Generally speaking, the female subjectivity in Beloved have all lost their identities, because mothers cannot bring up their children, and women doubt their values as human beings. The most dangerous effect of slavery is its negative impact on the slaves’ selfhood. For instance, Sethe acknowledged herself as goods, and gave up her identity as the individual female subjectivity. Therefore, it is necessary to reconstruct the identity of the female subjectivity. Slaves were told they were subhuman and were traded as commodities whose worth could be valued by dollars. Consequently, the female subjectivity in this novel are very insecure about whether or not they could possibly be treated as a real “individual”. To ease the female subjectivity’s worries, we must help them figure out who they are and admit their values as human beings.

In addition, Beloved demonstrates the extent to which the female subjectivity need the support of their community in order to survive. When Sethe becomes a part of the Cincinnati community, she begins to develop her selfhood during her twenty-eight days of freedom. Similarly, Denver indeed discovers herself and grows up when she leaves Room 124 and becomes a part of society. At the end of the novel, the black community makes up for its past misbehavior by gathering at Room 124 to collectively exorcise Beloved. By driving Beloved away, the community secures Sethe’s and its own identity for release from the past. As for the female subjectivity in this novel, it is the community shelter which protects them against the severe environment. As for the Cincinnati’s black community, it is the protecting behavior which consolidates the community.

Last but not least, the female subjectivity spare not efforts to challenge the patriarchal society.

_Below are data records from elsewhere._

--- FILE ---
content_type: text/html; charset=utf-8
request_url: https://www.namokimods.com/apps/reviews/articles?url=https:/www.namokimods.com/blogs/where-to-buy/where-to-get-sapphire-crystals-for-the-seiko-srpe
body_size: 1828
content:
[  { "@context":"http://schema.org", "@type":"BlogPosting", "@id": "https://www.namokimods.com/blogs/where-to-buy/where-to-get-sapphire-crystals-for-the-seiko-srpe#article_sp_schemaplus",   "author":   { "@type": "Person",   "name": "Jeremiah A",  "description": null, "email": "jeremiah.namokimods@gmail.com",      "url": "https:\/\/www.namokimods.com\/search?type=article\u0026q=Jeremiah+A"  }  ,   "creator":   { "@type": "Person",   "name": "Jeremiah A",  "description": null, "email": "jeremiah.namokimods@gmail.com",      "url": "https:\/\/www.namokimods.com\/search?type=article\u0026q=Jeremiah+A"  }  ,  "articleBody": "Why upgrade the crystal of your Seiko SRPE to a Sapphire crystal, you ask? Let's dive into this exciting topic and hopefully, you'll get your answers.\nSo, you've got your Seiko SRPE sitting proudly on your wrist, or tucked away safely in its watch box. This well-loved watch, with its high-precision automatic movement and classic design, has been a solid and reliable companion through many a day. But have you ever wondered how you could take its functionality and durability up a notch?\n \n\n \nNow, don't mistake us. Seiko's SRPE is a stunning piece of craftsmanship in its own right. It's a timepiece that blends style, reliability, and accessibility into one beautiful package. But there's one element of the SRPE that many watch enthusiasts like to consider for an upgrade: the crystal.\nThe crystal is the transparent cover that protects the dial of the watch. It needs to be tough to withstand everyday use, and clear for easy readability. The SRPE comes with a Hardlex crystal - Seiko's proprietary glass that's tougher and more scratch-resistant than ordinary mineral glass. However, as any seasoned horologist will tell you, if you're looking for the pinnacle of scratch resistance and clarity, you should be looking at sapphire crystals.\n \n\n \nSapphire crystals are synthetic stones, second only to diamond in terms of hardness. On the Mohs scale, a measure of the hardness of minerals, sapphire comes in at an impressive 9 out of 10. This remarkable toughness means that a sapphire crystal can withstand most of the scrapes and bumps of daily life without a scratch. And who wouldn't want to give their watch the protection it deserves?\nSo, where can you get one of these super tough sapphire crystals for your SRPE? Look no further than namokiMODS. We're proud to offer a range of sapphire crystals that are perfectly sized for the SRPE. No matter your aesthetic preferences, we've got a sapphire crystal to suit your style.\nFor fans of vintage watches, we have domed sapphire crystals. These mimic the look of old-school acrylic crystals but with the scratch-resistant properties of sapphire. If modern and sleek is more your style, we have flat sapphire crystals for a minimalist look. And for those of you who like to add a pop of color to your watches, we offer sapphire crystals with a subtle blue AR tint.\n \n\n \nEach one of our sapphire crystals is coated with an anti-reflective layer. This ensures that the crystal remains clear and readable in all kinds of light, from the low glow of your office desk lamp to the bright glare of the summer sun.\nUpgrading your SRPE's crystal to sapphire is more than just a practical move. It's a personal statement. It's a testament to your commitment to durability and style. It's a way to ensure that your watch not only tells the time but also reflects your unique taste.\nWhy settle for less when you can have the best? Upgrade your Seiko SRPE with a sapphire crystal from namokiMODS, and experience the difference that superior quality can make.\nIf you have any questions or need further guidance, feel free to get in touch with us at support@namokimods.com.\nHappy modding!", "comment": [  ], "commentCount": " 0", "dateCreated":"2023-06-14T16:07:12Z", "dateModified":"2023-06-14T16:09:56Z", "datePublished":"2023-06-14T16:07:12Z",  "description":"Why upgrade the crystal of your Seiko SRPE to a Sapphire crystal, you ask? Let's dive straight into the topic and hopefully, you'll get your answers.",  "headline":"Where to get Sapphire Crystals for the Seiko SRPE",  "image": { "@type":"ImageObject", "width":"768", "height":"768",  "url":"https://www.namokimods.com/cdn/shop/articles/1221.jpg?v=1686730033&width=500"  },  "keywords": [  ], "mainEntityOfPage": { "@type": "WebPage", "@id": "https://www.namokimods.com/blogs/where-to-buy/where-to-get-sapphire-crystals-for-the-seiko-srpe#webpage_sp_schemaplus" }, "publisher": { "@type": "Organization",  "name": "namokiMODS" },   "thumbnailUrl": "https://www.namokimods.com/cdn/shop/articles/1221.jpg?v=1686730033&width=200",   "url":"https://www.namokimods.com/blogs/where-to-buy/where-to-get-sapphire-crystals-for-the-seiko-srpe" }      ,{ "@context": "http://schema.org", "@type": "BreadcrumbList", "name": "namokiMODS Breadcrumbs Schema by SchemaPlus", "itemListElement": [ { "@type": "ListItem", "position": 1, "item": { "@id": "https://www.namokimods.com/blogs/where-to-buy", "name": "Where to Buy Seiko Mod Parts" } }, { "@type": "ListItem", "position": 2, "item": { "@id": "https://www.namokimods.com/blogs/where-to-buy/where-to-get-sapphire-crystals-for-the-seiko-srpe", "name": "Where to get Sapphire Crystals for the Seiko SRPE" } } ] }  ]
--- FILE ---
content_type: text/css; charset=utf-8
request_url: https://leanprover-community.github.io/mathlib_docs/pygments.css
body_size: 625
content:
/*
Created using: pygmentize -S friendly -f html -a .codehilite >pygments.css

Patriarchy is a social system in which males hold primary power and predominate in roles of political leadership, moral authority, social privilege and property control. Despite the reconstruction of the identity and the community shelter, the female subjectivity can still hardly be reestablished if the society remains as a patriarchal society. Sethe kills her own daughter to protect her children from the destruction wrought by slavery and patriarchy. Denver exiles from the place named Room 124 and searches for independence and self-possession. They struggle to free themselves from patriarchy, some succeed while others fail. Those who fail may be too fragile in their inner hearts and indulge themselves in their own world, thus giving up themselves even when opportunities come. Those who succeed always have a thorough understanding of themselves and tend to unite together, so that they can make a breakthrough even in the patriarchal society.

6. Conclusion

This paper analyzes the female subjectivity from the perspective of J. Hillis Miller’s deconstruction, concretely referring to three aspects—figures of speech, etymology and imageries, which reveals the significance of maternal love and freedom under slavery. Through figures of speech, we can clearly understand the changes of the female subjectivity’s life experiences and intention courses. Through etymology and imageries, we can acknowledge that the patriarchal world and slavery system have broken the balance of men and women, slaves and slave owners, mothers and children. The growing experiences of the heroines in this novel are still very meaningful to the modern women. In consideration of the unequal rights between men and women today, we can draw lessons from Beloved that the protection of the female subjectivity requires reconstructing the identity, seeking for community shelter and challenging the patriarchal society.

Conflicts of Interest

The authors declare no conflicts of interest regarding the publication of this paper.